Data items:
──────────────────────────────
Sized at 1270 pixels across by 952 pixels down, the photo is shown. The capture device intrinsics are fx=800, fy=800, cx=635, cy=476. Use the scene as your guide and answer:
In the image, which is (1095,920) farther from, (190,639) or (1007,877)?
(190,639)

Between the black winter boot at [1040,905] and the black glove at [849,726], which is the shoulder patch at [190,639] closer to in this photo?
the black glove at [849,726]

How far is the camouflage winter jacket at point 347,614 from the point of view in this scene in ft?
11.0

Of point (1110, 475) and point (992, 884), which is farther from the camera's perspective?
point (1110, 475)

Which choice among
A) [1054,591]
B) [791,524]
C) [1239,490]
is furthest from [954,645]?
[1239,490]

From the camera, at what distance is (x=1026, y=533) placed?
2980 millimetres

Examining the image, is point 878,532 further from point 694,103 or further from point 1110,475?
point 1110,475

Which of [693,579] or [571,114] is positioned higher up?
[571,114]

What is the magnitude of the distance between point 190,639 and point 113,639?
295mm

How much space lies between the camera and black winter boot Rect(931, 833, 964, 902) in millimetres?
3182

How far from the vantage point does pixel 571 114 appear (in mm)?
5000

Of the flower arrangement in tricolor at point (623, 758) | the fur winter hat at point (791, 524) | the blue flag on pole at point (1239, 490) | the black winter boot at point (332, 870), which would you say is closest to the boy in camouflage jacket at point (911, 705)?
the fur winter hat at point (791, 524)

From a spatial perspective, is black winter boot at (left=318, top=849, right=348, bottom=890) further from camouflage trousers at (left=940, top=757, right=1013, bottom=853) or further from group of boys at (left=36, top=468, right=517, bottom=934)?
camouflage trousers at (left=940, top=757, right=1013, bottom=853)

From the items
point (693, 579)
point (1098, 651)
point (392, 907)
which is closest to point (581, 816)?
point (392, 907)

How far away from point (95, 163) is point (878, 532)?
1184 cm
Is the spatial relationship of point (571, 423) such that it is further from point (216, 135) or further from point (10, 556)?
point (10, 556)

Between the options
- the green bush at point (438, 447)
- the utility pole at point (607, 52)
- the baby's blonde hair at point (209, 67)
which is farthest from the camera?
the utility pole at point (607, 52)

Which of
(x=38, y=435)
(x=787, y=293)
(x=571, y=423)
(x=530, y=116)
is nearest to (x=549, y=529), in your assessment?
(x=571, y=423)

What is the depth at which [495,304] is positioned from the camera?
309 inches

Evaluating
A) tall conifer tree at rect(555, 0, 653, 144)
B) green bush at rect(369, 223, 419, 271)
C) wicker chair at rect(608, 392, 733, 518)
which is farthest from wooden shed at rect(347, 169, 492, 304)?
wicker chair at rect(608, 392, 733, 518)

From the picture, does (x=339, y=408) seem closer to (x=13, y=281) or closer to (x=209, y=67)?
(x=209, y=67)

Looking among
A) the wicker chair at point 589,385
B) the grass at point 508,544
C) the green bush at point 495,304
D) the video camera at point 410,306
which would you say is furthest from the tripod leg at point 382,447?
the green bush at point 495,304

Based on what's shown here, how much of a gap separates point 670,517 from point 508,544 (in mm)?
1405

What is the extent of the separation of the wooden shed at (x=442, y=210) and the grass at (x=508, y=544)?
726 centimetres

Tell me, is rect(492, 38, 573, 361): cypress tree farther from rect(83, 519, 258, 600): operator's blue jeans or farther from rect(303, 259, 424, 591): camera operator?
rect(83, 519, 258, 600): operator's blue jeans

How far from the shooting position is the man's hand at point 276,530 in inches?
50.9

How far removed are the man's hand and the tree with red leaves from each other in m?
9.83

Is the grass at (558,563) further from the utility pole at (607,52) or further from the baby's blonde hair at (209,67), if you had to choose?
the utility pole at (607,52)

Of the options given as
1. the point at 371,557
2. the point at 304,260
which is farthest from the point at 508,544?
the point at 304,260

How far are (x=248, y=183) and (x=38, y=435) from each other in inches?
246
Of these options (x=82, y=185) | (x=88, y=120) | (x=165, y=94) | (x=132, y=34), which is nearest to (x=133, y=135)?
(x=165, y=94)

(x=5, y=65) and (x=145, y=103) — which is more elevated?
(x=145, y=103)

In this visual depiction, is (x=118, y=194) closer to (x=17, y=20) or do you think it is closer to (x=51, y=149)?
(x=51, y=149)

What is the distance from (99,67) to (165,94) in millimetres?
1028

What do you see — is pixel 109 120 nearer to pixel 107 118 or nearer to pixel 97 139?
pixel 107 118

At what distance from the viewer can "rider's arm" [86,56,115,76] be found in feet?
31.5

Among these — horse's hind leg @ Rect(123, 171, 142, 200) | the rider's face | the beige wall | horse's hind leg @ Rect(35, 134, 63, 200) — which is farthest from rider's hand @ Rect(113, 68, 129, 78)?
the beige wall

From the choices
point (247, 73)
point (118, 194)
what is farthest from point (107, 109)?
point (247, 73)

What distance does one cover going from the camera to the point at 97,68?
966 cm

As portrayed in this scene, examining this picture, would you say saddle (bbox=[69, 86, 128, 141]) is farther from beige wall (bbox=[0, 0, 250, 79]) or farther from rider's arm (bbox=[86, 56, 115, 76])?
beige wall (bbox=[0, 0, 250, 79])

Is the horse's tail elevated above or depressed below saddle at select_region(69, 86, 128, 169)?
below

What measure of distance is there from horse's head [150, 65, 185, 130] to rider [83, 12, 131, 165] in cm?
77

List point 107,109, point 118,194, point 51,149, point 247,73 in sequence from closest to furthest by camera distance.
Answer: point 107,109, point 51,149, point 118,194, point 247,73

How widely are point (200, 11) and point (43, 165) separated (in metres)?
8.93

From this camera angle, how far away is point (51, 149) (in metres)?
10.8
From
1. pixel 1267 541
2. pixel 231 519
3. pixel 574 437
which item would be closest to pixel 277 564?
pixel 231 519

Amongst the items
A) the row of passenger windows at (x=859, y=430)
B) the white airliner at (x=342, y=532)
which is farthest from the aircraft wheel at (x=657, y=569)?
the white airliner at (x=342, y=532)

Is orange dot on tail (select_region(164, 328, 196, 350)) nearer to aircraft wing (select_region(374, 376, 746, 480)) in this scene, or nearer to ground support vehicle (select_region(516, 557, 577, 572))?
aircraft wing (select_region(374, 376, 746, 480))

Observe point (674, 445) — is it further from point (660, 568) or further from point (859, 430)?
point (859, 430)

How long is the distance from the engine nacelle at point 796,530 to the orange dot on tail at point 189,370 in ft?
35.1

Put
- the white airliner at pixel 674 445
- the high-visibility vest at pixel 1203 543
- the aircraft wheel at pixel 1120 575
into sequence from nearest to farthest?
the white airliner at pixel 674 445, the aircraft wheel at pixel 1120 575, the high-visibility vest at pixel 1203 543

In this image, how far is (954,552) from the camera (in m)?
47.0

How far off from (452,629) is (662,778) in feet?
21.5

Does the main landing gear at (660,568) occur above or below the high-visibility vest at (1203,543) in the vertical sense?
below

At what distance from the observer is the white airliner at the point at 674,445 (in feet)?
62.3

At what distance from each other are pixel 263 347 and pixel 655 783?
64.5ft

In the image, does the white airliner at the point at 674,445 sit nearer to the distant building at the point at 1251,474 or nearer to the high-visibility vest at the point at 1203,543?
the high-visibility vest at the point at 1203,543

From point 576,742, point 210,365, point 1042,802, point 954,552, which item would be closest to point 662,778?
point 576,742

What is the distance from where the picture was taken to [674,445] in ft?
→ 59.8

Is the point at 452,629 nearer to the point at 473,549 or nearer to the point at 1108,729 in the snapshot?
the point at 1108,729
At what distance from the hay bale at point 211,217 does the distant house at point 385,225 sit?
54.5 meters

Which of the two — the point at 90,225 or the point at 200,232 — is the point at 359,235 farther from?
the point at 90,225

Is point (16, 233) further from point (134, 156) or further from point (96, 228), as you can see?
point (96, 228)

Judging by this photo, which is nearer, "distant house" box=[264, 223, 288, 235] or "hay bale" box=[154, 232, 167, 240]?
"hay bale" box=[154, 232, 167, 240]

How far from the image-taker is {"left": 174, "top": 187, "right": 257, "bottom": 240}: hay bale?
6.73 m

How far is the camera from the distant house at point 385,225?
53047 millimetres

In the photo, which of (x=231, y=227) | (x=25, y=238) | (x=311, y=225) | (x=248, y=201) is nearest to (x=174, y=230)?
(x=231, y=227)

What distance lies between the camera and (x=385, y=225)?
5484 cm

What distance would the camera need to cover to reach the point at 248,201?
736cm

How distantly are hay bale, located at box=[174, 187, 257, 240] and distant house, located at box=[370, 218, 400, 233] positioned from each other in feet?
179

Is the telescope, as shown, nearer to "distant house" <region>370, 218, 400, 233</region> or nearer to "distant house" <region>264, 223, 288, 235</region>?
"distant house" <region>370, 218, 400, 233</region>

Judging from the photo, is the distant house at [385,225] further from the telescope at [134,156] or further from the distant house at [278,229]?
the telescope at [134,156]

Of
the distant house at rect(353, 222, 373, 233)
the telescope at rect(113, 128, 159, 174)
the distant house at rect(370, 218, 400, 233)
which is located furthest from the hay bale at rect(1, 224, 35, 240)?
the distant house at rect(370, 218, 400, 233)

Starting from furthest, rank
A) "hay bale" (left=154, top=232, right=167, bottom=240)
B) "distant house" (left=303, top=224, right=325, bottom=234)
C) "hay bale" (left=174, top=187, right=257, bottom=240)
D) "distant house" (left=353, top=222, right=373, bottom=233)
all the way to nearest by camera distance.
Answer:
──────────────────────────────
Given task: Starting with the line that contains "Starting from furthest, rank", output every line through the end of the listing above, unchanged.

Written answer:
Starting from furthest, rank
A) "hay bale" (left=154, top=232, right=167, bottom=240)
B) "distant house" (left=303, top=224, right=325, bottom=234)
C) "hay bale" (left=174, top=187, right=257, bottom=240)
D) "distant house" (left=353, top=222, right=373, bottom=233)
all the way to nearest by camera distance.
Answer:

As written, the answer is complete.